Supply Chain Council of European Union |

Survey: Poor supplier data is hurting procurement and sourcing organizations | 2020-05-20

Poor supplier data is causing a staggering number of critical issues for procurement organizations, including project delays, unhappy clients, and financial loss, among others, according to a survey from Big Data firm Tealbook, released Tuesday.

The 2020 Supplier Information Study revealed that companies are experiencing severe problems because of misinformation and outdated supplier records. The study polled 250 procurement and sourcing executives and was conducted for Tealbook by Wakefield Research.

Among the key findings, the report showed that 93% of procurement and supply chain leaders had experienced adverse effects due to misinformation about their suppliers, and nearly half (47%) said they experience such negative effects on a regular basis.
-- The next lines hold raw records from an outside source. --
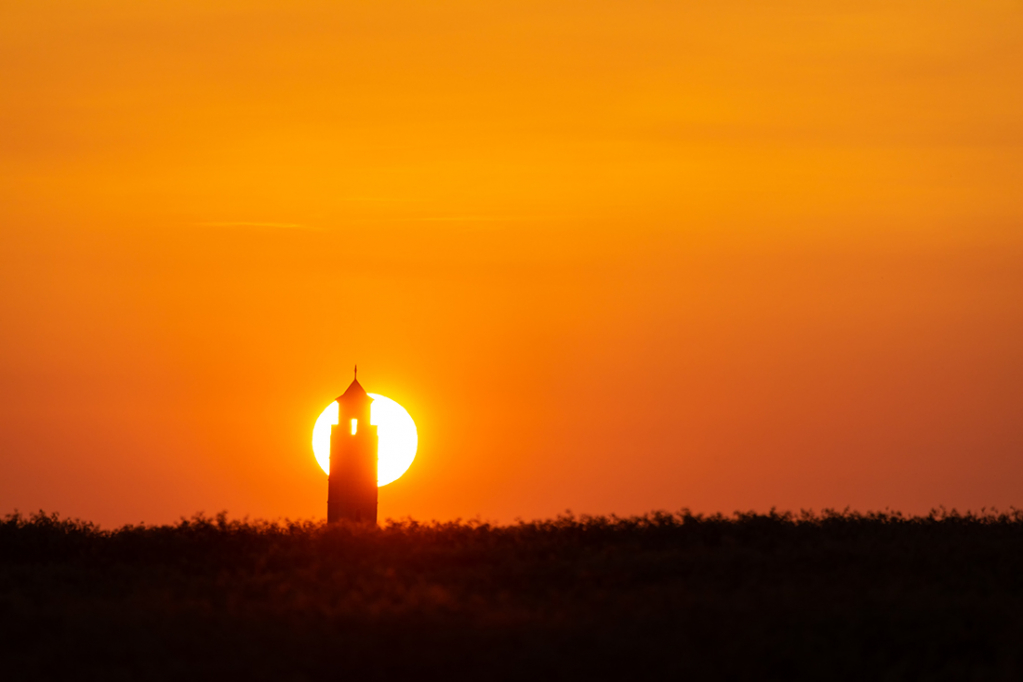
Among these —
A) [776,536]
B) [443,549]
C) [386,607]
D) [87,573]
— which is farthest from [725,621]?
[87,573]

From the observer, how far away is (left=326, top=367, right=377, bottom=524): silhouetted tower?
198ft

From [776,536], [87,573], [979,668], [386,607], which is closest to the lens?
[979,668]

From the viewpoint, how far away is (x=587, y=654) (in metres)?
15.6

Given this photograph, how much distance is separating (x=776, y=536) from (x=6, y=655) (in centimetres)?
1851

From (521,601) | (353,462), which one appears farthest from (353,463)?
(521,601)

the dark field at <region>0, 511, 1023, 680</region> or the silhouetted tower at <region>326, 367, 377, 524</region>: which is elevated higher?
the silhouetted tower at <region>326, 367, 377, 524</region>

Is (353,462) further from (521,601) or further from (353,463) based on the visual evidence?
(521,601)

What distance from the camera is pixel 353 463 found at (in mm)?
60500

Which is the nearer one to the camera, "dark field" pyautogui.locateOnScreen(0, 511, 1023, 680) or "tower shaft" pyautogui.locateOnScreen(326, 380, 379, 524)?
"dark field" pyautogui.locateOnScreen(0, 511, 1023, 680)

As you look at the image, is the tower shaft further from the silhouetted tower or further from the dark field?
the dark field

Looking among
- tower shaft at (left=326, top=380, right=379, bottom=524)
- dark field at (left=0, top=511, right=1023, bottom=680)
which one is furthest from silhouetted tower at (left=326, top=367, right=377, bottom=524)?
dark field at (left=0, top=511, right=1023, bottom=680)

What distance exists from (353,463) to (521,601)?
4075 centimetres

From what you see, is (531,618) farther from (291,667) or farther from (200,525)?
(200,525)

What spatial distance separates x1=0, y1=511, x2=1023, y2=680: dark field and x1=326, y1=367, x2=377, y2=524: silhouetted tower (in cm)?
2948
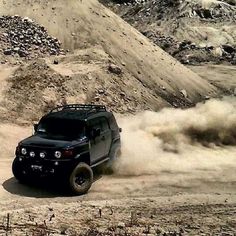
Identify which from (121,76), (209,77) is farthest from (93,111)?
(209,77)

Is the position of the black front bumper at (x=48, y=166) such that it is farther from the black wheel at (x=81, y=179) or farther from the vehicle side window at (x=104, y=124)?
the vehicle side window at (x=104, y=124)

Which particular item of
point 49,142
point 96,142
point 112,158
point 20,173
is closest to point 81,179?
point 96,142

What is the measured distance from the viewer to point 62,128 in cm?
1302

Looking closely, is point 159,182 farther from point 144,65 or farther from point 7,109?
point 144,65

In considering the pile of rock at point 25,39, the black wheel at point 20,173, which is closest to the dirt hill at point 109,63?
the pile of rock at point 25,39

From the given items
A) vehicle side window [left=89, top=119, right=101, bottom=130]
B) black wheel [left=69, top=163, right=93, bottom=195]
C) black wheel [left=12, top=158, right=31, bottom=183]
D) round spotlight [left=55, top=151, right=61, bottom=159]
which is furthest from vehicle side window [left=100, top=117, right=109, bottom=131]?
black wheel [left=12, top=158, right=31, bottom=183]

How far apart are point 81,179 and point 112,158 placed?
1.81 meters

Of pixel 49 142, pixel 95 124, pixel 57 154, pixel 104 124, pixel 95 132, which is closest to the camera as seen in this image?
pixel 57 154

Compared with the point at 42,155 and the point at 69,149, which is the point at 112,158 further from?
the point at 42,155

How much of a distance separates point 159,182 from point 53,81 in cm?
1045

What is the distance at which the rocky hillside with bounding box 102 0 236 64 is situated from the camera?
143 feet

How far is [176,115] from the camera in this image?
1998cm

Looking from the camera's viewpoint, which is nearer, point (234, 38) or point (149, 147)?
point (149, 147)

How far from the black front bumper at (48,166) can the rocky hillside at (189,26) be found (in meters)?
30.7
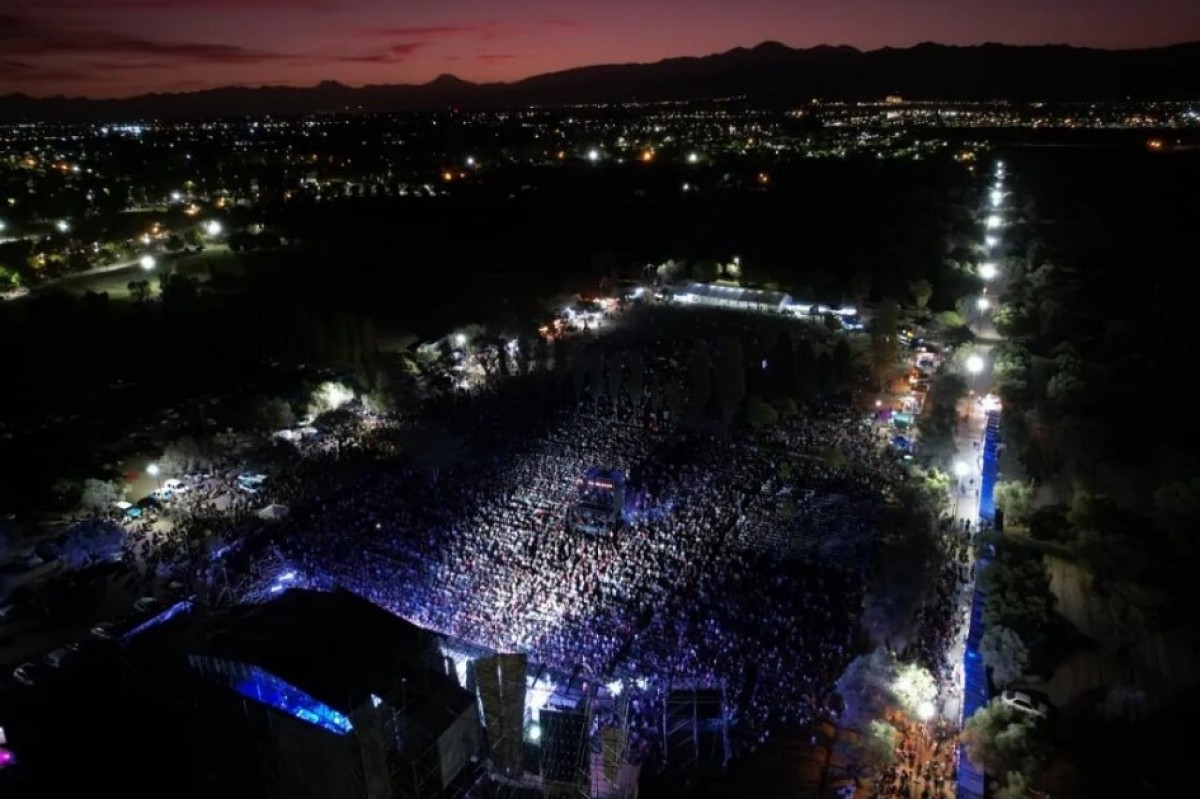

The survey shines a light on the vital role supplier data is playing in organizations around the world, the authors said.

“Trusted supplier information is the most critical asset a procurement organization can possess. This information is the fuel that powers all procurement technology, it influences billions of dollars of business decisions, and without it, organizations lose the ability to be agile when supply chains become overrun,” Matt Palackdharry, vice president of sales and commercial strategy for Tealbook, said in a statement explaining the survey results.

Among the other survey findings:  

  • 81% of respondents said they are not completely confident in their supplier data.
  • 60% of executives reporting outdated supplier information say that it took them four days to update that information, showing that even seemingly small hiccups can cause severe negative consequences, such as missed deadlines (51%), unhappy clients (42%) or even financial loss (40%).
  • Both procurement organizations and suppliers are hurt by poor data: consequences include wasted time (63%), delays in projects (47%), and terminated supplier relationships.
  • More than half of respondents (58%) who use a supplier portal say that they don’t trust their suppliers to always keep their information up-to-date. 

“The need for trusted supplier information will only continue to increase over time,” Palackdharry added. “The whole world is feeling the effects of Covid-19, and geopolitical issues will force us to rethink regional economic structures. Without trusted supplier information, making informed decisions during this time is impossible.”